Are you in?
All-In Nation is a collaboration between the Center for American Progress and PolicyLink, and it is centered on exploring ways to create broad-based economic growth. Their progressive agenda is to lower income inequality by ensuring that barriers and obstacles are eradicated through encouraging more public investment and breaking down employment discrimination through stricter regulation.
Here are three reasons why the U.S. should buy in to All-In Nation:
Minimizes income inequality, which is a threat to a stable democracy.
Improves the skill-sets of workers currently not desired by the private sector.
Ensures a more diverse leadership body by rectifying institutional bias through stiffer regulation.
Minimizes income inequality, which is a threat to a stable democracy. Since 1980, there has been a steady erosion of the middle class as an emphasis on technology has transformed our workforce. It was also during that time that we saw a drastic reform within our tax code, where marginal income tax rates were substantially slashed at the very top from 70% in 1980 to a low of 28% in 1988. While that encourages more investment and higher economic growth, the downside is that it could enrich few and impoverish many. This result has given rise to grassroots movements, such as Occupy Wall Street, that are demanding that wealth be redistributed to the masses. If this goes unaddressed, the basic fundamentals of capitalism could be threatened.
Improves the skill-sets of workers currently not desired by the private sector. Businesses are committed to maximizing profits, and that implies a lesser commitment to investing in individuals with less marketable skills. In those instances, the public sector can fill those gaps through workforce development investments. That could entail more funding to various local Department of Labor locations or grants to local colleges and universities. There are also opportunities for greater collaboration between the public sector and private sector, so that market forces are more aligned.
Ensures a more diverse leadership body by rectifying institutional bias through stiffer regulation.
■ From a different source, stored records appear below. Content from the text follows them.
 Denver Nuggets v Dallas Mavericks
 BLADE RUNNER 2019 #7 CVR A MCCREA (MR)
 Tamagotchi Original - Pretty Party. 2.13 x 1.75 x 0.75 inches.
It is human nature to have conscious or subconscious biases when it comes to hiring staff. They can occur through distorted images from media or limited interactions with people of different cultures. When making key hiring decisions, it is often more convenient to rely on an insulated network that is not as diverse. With both instances, we see a management structure that might not be attuned to their market and ignore highly talented prospects. This can be rectified through affirmative action or other legislative acts that force management to broaden their job search scope.
Or are you out? Here are three reasons why the U.S. should pass on All-In Nation:
Compromises future economic growth with taxes rising on more productive assets.
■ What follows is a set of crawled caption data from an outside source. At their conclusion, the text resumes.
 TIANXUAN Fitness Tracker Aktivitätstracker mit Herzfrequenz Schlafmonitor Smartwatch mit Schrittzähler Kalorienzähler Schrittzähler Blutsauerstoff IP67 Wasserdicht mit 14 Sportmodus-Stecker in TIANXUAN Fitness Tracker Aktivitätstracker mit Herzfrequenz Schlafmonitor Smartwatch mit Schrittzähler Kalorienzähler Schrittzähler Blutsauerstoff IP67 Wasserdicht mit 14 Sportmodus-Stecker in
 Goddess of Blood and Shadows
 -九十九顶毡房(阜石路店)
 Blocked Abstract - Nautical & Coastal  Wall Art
Bureaucrats in Washington are ill-equipped to make decisions that will optimally benefit society.
Discourages incentives by enabling counter-productive behavior.
Compromises future economic growth with taxes rising on more productive assets. The U.S. has accumulated successively higher budget deficits because their spending has outpaced revenues collected. Making investments in infrastructure that cannot be supported with current fiscal conditions will likely worsen future economic prospects. While the U.S. has been fortunate to finance deficit spending without a huge increase in interest rates, this is not a sustainable strategy in the long-term. Rising interest rates will undoubtedly occur in the future, and that will hamper both businesses and consumers ability to access cheap credit.
Bureaucrats in Washington are ill-equipped to make decisions that will optimally benefit society. The danger in placing more control with government is that they are either incapable of adjusting to dynamic market conditions or are more interested in fulfilling their selfish pursuits over more valued needs of society. While the free market system allows market forces to veer to projects that will yield the highest economic benefit to society, yielding control over to bureaucrats might result in funding initiatives where political connections trump overall economic benefits.
Discourages incentives by enabling counter-productive behavior. In an attempt to reduce inequality, many anti-poverty programs are designed to provide financial and food support. Even though this is certainly helpful in the short-run for families falling on tough times, there are inadequate mechanisms in place to encourage people to wean off public support. In fact, there are instances where people opt to stay on public support, even when work is available because they find it more financially beneficial. While that might be helpful in the short-run, their future job marketability is compromised when the length of unemployment continues to rise. Prolonged periods of unemployment end up hurting them more in the future and creates a poverty cycle that is hard to reverse.